Consigne 1
Reproduisez le passage du texte fourni sur l'intégrisme en Algérie compris entre "Publié à titre" et "de se soumettre.", bornes incluses.

### Texte fourni

Par la suite, les intégristes algériens allaient afficher sur les murs des mosquées contrôlées par les extrémistes à Alger, les listes des personnes à assassiner. Le nom de Mahfoud Bennoune y figurait mais aussi ceux de tant d’autres - journalistes, intellectuels, syndicalistes, militantes des droits des femmes. Ils allaient assassiner d’autres collègues de mon père, ses amis et parents et 200.000 Algériens dans ce qui allait devenir « la décennie noire ». Aussi effroyable qu’ait pu prendre la tournure des événements, la communauté internationale les avait grandement ignorés. Le monde a laissé toutes ces victimes de l’intégrisme se débrouiller seules.
Finalement, mon père a été forcé de fuir son appartement et de renoncer à l’enseignement à l’Université. C’est alors que j’ai commencé à comprendre que la lutte contre l’intégrisme islamiste et le terrorisme menée par d’innombrables personnes d’origine musulmane dans de nombreux pays était l’une des luttes pour les droits humains les plus importantes et – négligées – dans le monde. Malheureusement, cela est encore plus vrai vingt ans après.
Les intellectuels qui ont été tués en premier par les extrémistes en Algérie étaient principalement ceux qui avaient le plus rapidement et clairement compris la nature de la bête. Salah Chouaki, un ami de mon père, inspecteur général de l’enseignement secondaire, militant de gauche et réformateur de l’éducation estimé, avait averti dans un de ses derniers articles publiés avant qu’il ne soit tué par le Groupe islamique armé (GIA) le 14 septembre 1994 que « l’illusion la plus dangereuse et mortelle ... est de sous-estimer l’intégrisme, ennemi mortel de notre peuple. »
Publié à titre posthume, le dernier livre de Tahar Djaout, « Le dernier été de la raison », le « 1984 » algérien, - décrit la montée de l’extrémisme avec des détails qui donnent froid dans le dos, et ce à quoi pourrait ressembler le pays si les intégristes prenaient le pouvoir – par le biais des élections ou par la force. Dans l’enfer théocratique dépeint par Djaout, les femmes vêtues de manière inappropriée sont arrêtées à des barrages routiers. De jeunes hommes sont endoctrinés et s’élèvent contre leurs pères plus libéraux. Les esprits sont fermés, les familles détruites. Mais certains refusent de se soumettre.

######

Consigne 2
Dénombrez les lignes du listing ci-dessous qui contiennent la chaîne "stand", en tenant compte de la casse. Donnez uniquement le nombre.

### Listing de données

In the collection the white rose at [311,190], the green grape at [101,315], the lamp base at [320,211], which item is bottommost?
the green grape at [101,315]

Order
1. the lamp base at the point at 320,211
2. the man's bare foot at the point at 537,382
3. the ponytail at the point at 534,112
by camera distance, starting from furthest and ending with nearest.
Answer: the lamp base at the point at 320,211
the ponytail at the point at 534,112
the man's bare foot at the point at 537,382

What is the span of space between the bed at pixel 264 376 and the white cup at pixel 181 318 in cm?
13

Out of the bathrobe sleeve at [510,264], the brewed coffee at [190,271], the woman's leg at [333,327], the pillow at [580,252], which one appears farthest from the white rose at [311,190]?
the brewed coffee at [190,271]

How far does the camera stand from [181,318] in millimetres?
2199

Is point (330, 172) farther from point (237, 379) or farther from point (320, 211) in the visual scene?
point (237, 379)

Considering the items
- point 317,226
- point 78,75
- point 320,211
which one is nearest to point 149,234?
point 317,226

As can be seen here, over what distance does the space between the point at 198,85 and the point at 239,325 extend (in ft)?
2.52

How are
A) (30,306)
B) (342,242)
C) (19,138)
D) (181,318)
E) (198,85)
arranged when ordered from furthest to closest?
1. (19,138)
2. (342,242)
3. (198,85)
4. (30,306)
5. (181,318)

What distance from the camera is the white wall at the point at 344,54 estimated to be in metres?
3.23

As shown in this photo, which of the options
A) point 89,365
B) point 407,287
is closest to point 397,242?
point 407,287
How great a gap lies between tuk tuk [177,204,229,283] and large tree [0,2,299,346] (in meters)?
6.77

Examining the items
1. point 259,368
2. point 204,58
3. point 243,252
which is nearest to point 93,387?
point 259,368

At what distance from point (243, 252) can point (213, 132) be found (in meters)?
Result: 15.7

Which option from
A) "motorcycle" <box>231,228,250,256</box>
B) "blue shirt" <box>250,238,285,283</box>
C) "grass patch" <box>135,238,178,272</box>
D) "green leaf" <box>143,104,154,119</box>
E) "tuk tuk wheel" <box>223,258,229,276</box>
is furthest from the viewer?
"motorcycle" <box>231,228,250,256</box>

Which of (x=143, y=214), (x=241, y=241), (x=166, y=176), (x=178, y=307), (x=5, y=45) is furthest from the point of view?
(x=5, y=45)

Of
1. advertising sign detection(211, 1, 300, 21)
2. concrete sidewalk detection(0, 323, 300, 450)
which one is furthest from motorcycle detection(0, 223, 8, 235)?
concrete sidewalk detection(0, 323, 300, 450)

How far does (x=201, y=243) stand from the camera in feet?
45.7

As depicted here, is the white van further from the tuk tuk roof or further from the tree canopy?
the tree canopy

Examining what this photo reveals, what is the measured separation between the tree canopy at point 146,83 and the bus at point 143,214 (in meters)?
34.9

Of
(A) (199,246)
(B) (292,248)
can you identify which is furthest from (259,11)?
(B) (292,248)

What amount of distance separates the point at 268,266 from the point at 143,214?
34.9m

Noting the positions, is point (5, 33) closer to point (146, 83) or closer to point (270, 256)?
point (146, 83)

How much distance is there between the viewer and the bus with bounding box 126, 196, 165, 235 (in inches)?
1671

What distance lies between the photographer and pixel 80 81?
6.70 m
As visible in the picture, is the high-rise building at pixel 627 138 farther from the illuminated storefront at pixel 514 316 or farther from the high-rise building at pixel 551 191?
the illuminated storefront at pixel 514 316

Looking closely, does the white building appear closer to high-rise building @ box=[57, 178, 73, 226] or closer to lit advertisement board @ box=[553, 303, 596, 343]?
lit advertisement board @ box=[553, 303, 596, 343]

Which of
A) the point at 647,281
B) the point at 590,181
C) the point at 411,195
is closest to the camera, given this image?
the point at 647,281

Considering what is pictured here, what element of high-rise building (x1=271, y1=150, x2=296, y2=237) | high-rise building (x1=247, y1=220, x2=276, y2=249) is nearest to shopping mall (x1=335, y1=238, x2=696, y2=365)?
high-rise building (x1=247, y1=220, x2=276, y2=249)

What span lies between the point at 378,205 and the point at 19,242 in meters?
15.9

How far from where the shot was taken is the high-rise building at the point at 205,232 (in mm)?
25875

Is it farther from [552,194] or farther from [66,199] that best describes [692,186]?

######

Réponse 1
Publié à titre posthume, le dernier livre de Tahar Djaout, « Le dernier été de la raison », le « 1984 » algérien, - décrit la montée de l’extrémisme avec des détails qui donnent froid dans le dos, et ce à quoi pourrait ressembler le pays si les intégristes prenaient le pouvoir – par le biais des élections ou par la force. Dans l’enfer théocratique dépeint par Djaout, les femmes vêtues de manière inappropriée sont arrêtées à des barrages routiers. De jeunes hommes sont endoctrinés et s’élèvent contre leurs pères plus libéraux. Les esprits sont fermés, les familles détruites. Mais certains refusent de se soumettre.

Réponse 2
2